Lace
But the distance from the other side of the slope to the second wire fence was much farther than they had expected. It was the greater part of that half-kilometer band of no-man’s-land, and the lower slopes were covered by boulders that were difficult to climb over, although convenient to hide behind. The little group separated and scrambled for cover behind the first boulders only a few seconds before the searchlight swept over it.
At that point, for the first time, Felix allowed himself to hope that they might make it. Again they scrambled to their feet and started to stagger forward over the uneven terrain.
Suddenly Felix faltered and felt dizzy. Feeling Elizabeth clutching trustingly at his greatcoat, he willed himself to keep going. Then to his horror he heard the dogs barking in the distance, picking up the scent.
Frantically summoning up what strength remained to him, Felix dragged Elizabeth along. He now had no idea where the others were. His only thought was to get to the second fence before his throbbing leg collapsed or the dogs caught up with them.

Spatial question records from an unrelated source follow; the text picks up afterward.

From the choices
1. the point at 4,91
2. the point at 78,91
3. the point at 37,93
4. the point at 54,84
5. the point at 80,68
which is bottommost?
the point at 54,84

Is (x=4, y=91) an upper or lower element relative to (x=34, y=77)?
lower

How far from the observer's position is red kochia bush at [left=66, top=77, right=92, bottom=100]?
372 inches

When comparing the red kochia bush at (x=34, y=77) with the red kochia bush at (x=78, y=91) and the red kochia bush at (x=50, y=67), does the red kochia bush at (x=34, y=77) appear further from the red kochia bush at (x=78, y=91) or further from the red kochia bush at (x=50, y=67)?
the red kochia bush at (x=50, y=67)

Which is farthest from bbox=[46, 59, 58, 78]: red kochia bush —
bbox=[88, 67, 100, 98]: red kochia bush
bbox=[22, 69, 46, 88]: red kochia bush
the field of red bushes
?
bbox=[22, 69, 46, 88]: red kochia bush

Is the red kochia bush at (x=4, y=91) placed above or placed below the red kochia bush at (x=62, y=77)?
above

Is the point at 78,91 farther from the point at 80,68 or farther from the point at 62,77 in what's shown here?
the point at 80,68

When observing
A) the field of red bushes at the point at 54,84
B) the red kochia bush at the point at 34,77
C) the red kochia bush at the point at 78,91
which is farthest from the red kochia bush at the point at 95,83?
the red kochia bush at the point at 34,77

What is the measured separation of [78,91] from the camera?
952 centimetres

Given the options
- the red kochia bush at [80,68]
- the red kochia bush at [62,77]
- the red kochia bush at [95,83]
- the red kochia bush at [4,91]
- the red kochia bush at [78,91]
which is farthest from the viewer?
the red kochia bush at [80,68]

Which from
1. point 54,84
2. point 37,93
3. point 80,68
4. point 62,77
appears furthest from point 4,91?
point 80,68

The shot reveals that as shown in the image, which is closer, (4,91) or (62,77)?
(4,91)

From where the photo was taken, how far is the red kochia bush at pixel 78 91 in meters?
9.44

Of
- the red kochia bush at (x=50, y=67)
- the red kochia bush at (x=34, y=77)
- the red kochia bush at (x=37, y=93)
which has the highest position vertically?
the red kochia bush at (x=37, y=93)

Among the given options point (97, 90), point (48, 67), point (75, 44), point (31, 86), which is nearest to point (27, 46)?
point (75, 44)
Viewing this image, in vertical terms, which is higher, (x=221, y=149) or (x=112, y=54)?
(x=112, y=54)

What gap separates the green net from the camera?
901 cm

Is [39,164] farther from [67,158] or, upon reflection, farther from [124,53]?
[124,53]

When he reached it, he nearly ran into the wire. It was a brute—higher than the first, and with more barbs. He couldn’t see it as clearly as he had the other one, because now there was no moon. He touched it, then jerked back with a gasp.
The fence was electrified.
Trembling, panting hoarsely, Felix threw away his stick, carefully put his rifle on the ground and swiftly bent down to Elizabeth, whispering urgently.

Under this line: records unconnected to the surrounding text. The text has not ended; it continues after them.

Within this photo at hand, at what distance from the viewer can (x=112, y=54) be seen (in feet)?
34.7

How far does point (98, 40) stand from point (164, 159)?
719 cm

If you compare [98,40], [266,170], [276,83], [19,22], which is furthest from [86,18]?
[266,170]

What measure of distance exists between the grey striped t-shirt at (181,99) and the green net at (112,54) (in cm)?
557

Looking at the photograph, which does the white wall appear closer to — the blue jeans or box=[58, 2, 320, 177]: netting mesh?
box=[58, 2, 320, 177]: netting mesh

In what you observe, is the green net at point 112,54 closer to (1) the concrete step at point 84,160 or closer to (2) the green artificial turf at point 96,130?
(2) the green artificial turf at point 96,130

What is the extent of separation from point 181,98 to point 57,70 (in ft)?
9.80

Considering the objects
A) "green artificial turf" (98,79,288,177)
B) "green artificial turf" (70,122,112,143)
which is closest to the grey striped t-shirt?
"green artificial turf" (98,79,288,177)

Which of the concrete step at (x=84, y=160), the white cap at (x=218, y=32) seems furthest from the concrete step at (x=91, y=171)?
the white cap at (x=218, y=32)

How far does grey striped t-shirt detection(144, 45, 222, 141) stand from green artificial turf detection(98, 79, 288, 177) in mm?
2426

“Lili, darling. You know that an acrobat must be obedient. Now I want you to stand on my shoulders and show me your best jump ever, over this fence. Don’t land the way you do on the trampoline. Try to go limp as you land, try to land in a ball. Do a bad landing for Felix. Got that, darling? A very good, very high jump and a limp, curled-up landing. Then get straight up and run down the mountain and into the first house. Don’t wait for me, my darling, and don’t look back!”
He pulled her mittens off, to improve her grip. Uncomprehending but obedient, Lili climbed onto his shoulders. Slowly, concentrating, she straightened upright, then she took a deep breath, bent her knees a little, and soared over the fence as if it did not exist.
She landed, painfully, on all fours, in the thin snow on the other
side.
As she picked herself up Lili heard baying dogs and hesitated. Then she heard Felix shout, “Obedience, Lili! Run. Run!”
She started to run downhill, a small gray shadow against the snow.
Behind the barbed-wire fence, Felix picked up the rifle and crouched. In the dim light, he could hear the harsh panting breath, the throaty rasp of the big Alsatian before he could see it.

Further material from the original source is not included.